Salman Abedi, sprawca samobójczego zamachu, w którym pod koniec maja w Manchesterze zginęły 22 osoby, zradykalizował się w 2015 roku w Wielkiej Brytanii - poinformowały służby bezpieczeństwa Libii na podstawie zeznań jego brata.

18-letni brat Salmana Abediego, Hashem, przyznał, że to on kupił sprzęt użyty do ataku w Wielkiej Brytanii. Zapewnił jednak, że nie wiedział, gdzie zamach zostanie przeprowadzony - powiedział agencji Reutera w Trypolisie rzecznik libijskich antyterrorystycznych Specjalnych Sił Odstraszania, Ahmed bin Salem.

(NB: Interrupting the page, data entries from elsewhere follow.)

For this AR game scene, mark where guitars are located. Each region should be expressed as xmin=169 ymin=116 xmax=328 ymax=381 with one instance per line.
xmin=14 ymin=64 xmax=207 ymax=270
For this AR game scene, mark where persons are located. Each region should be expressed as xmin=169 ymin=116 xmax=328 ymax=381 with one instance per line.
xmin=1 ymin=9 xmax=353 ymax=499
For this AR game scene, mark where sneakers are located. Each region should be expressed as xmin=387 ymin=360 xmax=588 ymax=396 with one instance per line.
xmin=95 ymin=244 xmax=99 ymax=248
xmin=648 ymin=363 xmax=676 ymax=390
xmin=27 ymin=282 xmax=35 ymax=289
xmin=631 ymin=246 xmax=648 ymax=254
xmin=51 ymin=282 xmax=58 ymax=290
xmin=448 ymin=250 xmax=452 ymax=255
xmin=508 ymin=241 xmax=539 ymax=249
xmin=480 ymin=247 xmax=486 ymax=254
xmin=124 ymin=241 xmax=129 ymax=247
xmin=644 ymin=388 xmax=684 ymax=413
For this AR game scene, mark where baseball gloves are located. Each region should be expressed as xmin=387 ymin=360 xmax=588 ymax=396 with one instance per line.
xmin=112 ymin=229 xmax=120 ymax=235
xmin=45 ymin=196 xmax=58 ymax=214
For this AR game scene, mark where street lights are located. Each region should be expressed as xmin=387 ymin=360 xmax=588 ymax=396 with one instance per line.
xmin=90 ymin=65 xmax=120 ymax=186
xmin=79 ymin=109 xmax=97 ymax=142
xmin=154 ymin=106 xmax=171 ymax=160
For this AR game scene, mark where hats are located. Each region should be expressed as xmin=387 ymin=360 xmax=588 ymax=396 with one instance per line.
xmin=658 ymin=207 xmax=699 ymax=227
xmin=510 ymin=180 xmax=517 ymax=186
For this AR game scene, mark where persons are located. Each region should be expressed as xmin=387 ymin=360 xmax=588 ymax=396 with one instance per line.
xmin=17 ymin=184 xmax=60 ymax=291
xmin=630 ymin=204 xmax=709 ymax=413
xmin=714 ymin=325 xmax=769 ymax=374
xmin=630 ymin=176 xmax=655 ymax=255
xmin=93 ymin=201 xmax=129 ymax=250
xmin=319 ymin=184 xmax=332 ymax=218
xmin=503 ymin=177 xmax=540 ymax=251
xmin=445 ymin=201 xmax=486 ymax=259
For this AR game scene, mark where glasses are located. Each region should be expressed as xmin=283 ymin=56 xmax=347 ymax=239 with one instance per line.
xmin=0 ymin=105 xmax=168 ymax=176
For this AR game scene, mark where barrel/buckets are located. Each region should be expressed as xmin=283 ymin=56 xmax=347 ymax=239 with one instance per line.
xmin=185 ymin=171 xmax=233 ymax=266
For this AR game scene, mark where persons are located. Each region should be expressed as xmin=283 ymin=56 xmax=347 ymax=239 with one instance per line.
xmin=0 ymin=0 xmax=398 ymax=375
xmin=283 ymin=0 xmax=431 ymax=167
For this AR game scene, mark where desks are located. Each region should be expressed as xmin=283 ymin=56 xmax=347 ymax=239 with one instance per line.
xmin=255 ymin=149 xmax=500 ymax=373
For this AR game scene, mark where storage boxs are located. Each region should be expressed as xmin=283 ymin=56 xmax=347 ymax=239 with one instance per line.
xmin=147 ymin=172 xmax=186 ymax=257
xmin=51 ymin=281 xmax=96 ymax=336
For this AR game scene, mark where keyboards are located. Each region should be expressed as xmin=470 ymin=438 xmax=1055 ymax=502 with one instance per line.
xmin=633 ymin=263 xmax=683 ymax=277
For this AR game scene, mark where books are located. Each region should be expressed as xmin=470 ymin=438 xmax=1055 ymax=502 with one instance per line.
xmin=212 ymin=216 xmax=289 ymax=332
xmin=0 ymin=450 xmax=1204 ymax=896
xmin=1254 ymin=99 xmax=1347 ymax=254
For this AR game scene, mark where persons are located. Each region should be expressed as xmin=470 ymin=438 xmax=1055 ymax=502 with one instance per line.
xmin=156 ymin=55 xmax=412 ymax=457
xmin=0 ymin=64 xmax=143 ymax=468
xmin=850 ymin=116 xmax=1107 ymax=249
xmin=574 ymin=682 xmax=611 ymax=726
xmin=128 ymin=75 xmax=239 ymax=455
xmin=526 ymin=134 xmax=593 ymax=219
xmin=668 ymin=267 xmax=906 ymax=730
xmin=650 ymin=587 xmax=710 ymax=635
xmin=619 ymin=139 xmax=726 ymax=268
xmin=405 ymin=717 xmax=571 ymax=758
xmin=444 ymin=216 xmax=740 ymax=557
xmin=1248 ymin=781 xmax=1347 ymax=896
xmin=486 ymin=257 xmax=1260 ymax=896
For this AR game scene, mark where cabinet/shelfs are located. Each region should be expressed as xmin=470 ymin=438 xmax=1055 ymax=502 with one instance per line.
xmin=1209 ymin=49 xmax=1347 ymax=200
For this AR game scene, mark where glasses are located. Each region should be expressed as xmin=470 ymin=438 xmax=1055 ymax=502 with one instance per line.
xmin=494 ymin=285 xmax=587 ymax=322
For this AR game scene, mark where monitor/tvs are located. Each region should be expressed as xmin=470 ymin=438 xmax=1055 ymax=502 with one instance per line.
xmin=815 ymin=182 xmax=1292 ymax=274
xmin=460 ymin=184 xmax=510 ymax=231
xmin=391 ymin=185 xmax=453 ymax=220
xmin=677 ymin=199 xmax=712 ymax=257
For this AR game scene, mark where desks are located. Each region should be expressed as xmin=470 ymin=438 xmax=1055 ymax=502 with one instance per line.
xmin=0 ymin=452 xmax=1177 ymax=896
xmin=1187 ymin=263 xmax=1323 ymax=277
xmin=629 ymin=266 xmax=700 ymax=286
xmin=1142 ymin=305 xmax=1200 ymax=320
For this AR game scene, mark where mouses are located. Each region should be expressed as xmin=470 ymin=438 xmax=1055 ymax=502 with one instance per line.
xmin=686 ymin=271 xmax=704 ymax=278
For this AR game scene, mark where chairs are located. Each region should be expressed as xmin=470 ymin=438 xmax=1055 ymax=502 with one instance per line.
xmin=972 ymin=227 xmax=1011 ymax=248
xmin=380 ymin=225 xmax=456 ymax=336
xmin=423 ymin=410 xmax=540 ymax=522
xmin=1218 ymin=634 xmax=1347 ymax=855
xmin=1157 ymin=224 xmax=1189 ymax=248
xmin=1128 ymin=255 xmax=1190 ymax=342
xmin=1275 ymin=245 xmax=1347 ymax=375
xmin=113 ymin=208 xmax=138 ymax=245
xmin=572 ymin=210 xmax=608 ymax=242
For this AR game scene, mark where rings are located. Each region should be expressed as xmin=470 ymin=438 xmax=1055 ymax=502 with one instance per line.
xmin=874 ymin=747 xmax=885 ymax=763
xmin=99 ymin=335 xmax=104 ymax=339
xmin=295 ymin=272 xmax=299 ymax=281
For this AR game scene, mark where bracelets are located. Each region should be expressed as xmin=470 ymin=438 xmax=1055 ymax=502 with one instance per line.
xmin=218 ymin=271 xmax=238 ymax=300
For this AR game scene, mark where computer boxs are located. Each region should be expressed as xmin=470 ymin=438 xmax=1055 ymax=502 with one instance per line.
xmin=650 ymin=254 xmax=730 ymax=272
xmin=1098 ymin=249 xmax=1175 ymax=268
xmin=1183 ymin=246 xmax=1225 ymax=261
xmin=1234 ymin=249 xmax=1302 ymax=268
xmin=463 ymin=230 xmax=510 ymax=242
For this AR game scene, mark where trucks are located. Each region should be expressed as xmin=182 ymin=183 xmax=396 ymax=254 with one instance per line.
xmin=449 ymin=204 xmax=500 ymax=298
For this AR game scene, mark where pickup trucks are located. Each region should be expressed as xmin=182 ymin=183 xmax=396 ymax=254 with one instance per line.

Hashem i jego ojciec Ramadan zostali aresztowani w Trypolisie po zamachu w Manchesterze i zostali przesłuchani wraz z innymi członkami rodziny zamachowca.

Hashem powiedział, że on i Salman dostali się pod wpływ ideologii Państwa Islamskiego w Manchesterze w 2015 roku poprzez internet i przyjaciół z Wielkiej Brytanii - powiedział bin Salem. Dodał, że razem oglądali filmy wideo i (Salman) wyrażał współczucie dla dzieci w Syrii i chciał coś zrobić, by pomóc ISIS - dodał.

Rzecznik poinformował, że Salman i Hashem polecieli w kwietniu z Wielkiej Brytanii do Libii. Salman wrócił do Manchesteru na kilka dni przed atakiem. Wcześniej powiedział rodzicom, że wybiera się z pielgrzymką do Mekki. Hashem powiedział także, że Salman zadzwonił do rodziny w Trypolisie "żeby się pożegnać przed atakiem".

22 maja wieczorem w Manchesterze Salman Abedi zdetonował bombę po koncercie amerykańskiej piosenkarki Ariany Grande w mieszczącej 21 tys. osób hali widowiskowo-sportowej Manchester Arena. Zabił 22 osoby i ranił ponad 120. Do ataku przyznało się IS.

W ramach toczącego się śledztwa w sprawie tego ataku do tej pory zatrzymano 21 osób. 12 z nich zostało po przesłuchaniu zwolnionych. Dziewięć pozostaje w areszcie.